In 2018, an individual activist shareholder submitted a proposal on written consent for inclusion in the 2018 Proxy Statement. In response, the Board of Directors reached out to shareholders to determine their position on written consent. We created a shareholder engagement team comprised of the CFO, VP of Investor Relations, VP and Corporate Secretary and the Lead Independent Director to contact the group of shareholders who held more than 50 percent of the total shares outstanding. The overwhelming feedback was that the large majority of those shareholders believed strongly that the Board should not adopt written consent for the following reasons:

  1. The written consent proposal would deprive all stockholders of the right to be consulted on key matters impacting their investment.
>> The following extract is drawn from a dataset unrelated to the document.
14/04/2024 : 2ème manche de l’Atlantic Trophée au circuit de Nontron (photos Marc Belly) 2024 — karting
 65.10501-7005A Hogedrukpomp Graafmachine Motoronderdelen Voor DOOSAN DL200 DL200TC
Having a meeting of shareholders to vote on issues assures that stockholders receive advance notice of the proposed action, have an opportunity to discuss it and consider all points of view.  Adopting written consent could disenfranchise stockholders by depriving them of these rights, while enabling other short-term or special interest investors with no fiduciary duties to stockholders to approve proposals that are not in best interest of all stockholders.
  2. Edwards has an existing right to call a special meeting with an appropriate threshold.
  3. Edwards has a strong corporate governance structure and a record of accountability.

After the Annual Shareholder Meeting, a strong majority, 76 percent of shareholders, voted against the proposal.